All right so just now I got my first rejection letter. I applied to 13 places, and I still have to wait for 12 more, but I am feeling extremely discouraged.

It is out of state (I'm from California) and the fact that I didn't get in is making me feel that I won't get in any of the 12 I applied to. I am probably sounding dramatic but I'm being honest. I have no idea how I am going to be able to survive the next month while my very first letter confirming the status has been negative.

Also, two other schools are contacting people to interview and I haven't gotten anything yet; one school said she'd let me know by this week (and it's already Thursday) so I haven't had any good news so far.
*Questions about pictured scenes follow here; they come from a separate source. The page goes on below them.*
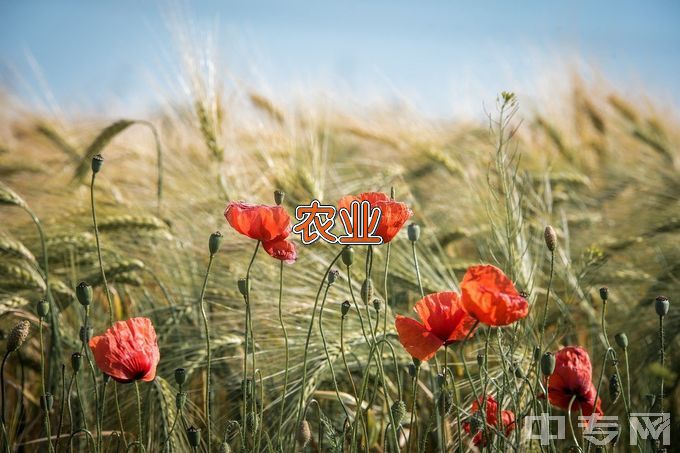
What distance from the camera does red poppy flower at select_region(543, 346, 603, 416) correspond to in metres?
0.98

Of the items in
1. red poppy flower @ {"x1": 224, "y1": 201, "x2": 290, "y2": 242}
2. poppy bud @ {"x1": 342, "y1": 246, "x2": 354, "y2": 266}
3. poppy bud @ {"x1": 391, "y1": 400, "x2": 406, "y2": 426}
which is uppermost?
red poppy flower @ {"x1": 224, "y1": 201, "x2": 290, "y2": 242}

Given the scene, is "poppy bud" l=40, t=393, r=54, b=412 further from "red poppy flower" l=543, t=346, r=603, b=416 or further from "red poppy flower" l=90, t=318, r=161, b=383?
"red poppy flower" l=543, t=346, r=603, b=416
I feel like there is no hope and I feel very discouraged in completing this quarter on a hopeful note. Should I just try to forget about this whole thing and just go about my daily business? I am already thinking the worst case scenario and it really sucks.

Edited by gradstudent84
Posted

I got my first rejection letter too. I know exactly how you feel, but you've applied to a lot of places, and at the end of the day you only need one acceptance.

Posted

You applied to 13 places so I am sure some of these programs will accept you. Rejections suck, I know that, but they are an inevitable part of the process, I guess.

Cheer up! It's too early to be worried ;)

Posted

I totally know where you're coming from!

I applied to about 15 schools, most of them top 25, but a couple top 100 programs, too. The only notice I've received so far was from the "safest" of the programs I applied to, and it was a cryptic message telling me I'm on the wait list. I had been feeling rather laissez-faire about where I ended up...until I received that email. To be honest, I'm starting to feel really insecure about how my application will stand up to the others. :unsure:

I am determined not to let this paranoia overtake my daily life, though checking GradCafe 15x a day doesn't make it easy. In an effort to focus on my daily business, I printed out all the computer code I'm working on so I won't be tempted to check if there has been a new result posted in the last 5 minutes. I was hoping that succeeding at my job would give me some sort of self-satisfaction. I'm on here now, though, so what does that say?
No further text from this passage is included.